**Directive:**
Please write out the records below again, changing "wire fence" to "chain-link fence" wherever it appears and leaving everything else unchanged. Leave the pictures out of your answer.

---- Exercise data

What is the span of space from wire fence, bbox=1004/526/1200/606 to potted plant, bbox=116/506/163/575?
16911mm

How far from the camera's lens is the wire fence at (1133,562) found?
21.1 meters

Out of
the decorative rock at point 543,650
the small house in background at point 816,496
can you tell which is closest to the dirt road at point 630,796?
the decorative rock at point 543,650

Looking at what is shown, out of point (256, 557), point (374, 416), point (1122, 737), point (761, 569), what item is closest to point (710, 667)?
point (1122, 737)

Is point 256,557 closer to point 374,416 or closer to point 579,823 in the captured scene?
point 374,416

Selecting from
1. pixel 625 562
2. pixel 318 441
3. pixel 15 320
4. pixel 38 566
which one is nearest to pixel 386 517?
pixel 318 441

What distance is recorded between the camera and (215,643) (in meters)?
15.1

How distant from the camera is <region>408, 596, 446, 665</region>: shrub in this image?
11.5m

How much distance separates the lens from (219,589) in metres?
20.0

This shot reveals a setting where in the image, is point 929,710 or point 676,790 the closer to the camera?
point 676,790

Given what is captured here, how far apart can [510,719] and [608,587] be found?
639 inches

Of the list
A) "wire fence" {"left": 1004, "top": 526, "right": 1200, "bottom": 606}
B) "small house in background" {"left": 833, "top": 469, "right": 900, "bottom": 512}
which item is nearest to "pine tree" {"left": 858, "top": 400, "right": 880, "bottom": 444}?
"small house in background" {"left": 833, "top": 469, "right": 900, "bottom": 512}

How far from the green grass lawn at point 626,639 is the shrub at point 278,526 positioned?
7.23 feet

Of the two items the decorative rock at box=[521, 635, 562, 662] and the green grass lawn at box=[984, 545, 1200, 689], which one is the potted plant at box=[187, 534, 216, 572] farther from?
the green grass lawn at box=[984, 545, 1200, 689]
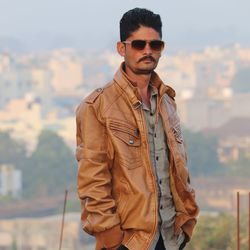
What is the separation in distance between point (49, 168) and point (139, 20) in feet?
140

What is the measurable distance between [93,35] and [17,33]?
Answer: 1155cm

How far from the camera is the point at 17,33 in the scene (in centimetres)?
10831

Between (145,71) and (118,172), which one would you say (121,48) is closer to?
(145,71)

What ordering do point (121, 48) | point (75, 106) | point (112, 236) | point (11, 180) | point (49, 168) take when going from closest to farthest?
1. point (112, 236)
2. point (121, 48)
3. point (49, 168)
4. point (11, 180)
5. point (75, 106)

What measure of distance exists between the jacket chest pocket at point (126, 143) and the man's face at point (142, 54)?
11 centimetres

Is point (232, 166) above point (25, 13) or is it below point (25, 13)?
below

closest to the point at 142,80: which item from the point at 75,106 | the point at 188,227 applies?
the point at 188,227

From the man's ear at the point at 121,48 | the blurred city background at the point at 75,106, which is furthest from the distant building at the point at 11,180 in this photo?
the man's ear at the point at 121,48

--------

**Task output:**
What is the span of space from chain-link fence, bbox=1004/526/1200/606 to potted plant, bbox=116/506/163/575?
16911mm

How far from the camera's lens is the chain-link fence at (1133,562) found?
21.1 meters

Out of
the decorative rock at point 543,650
the small house in background at point 816,496
can you tell which is closest to the dirt road at point 630,796?
the decorative rock at point 543,650

Looking at what is shown, out of point (256, 557), point (374, 416), point (1122, 737), point (761, 569), what item is closest to point (710, 667)?
point (1122, 737)

Is point 256,557 closer to point 374,416 or closer to point 579,823 in the captured scene?
point 374,416

Selecting from
1. pixel 625 562
2. pixel 318 441
3. pixel 15 320
4. pixel 38 566
which one is nearest to pixel 386 517?
pixel 318 441

What distance is recorded between the camera and (215,643) (in meters)?
15.1

How distant from the camera is <region>408, 596, 446, 665</region>: shrub in this image?
11.5m

How much distance separates the lens from (219,589) in metres?
20.0

This shot reveals a setting where in the image, is point 929,710 or point 676,790 the closer to the camera?
point 676,790

Given what is captured here, how far apart can [510,719] and [608,587] be found?
639 inches

Of the list
A) "chain-link fence" {"left": 1004, "top": 526, "right": 1200, "bottom": 606}
B) "small house in background" {"left": 833, "top": 469, "right": 900, "bottom": 512}
which item is nearest to "pine tree" {"left": 858, "top": 400, "right": 880, "bottom": 444}?
"small house in background" {"left": 833, "top": 469, "right": 900, "bottom": 512}

How far from the green grass lawn at point 626,639 is the shrub at point 278,526 positioned?
7.23 feet

Of the two items the decorative rock at box=[521, 635, 562, 662] and the green grass lawn at box=[984, 545, 1200, 689], which one is the potted plant at box=[187, 534, 216, 572] farther from?
the green grass lawn at box=[984, 545, 1200, 689]
What is the separation in distance between point (49, 168) and point (139, 20) in feet?
140

What is the measurable distance between [93,35] and [17,33]?
Answer: 1155cm

How far from the camera is the point at 17,33 in the scene (in centimetres)?
10831

Between (145,71) and (118,172), which one would you say (121,48) is closer to?
(145,71)

What ordering do point (121, 48) | point (75, 106) | point (112, 236) | point (11, 180) | point (49, 168) take when going from closest to farthest?
1. point (112, 236)
2. point (121, 48)
3. point (49, 168)
4. point (11, 180)
5. point (75, 106)

What measure of distance exists between the jacket chest pocket at point (126, 143) and the man's face at point (142, 54)?
11 centimetres

Is point (232, 166) above point (25, 13) or is it below point (25, 13)?
below

closest to the point at 142,80: which item from the point at 75,106 | the point at 188,227 applies?
the point at 188,227

From the man's ear at the point at 121,48 | the blurred city background at the point at 75,106, which is furthest from the distant building at the point at 11,180 in this photo?
the man's ear at the point at 121,48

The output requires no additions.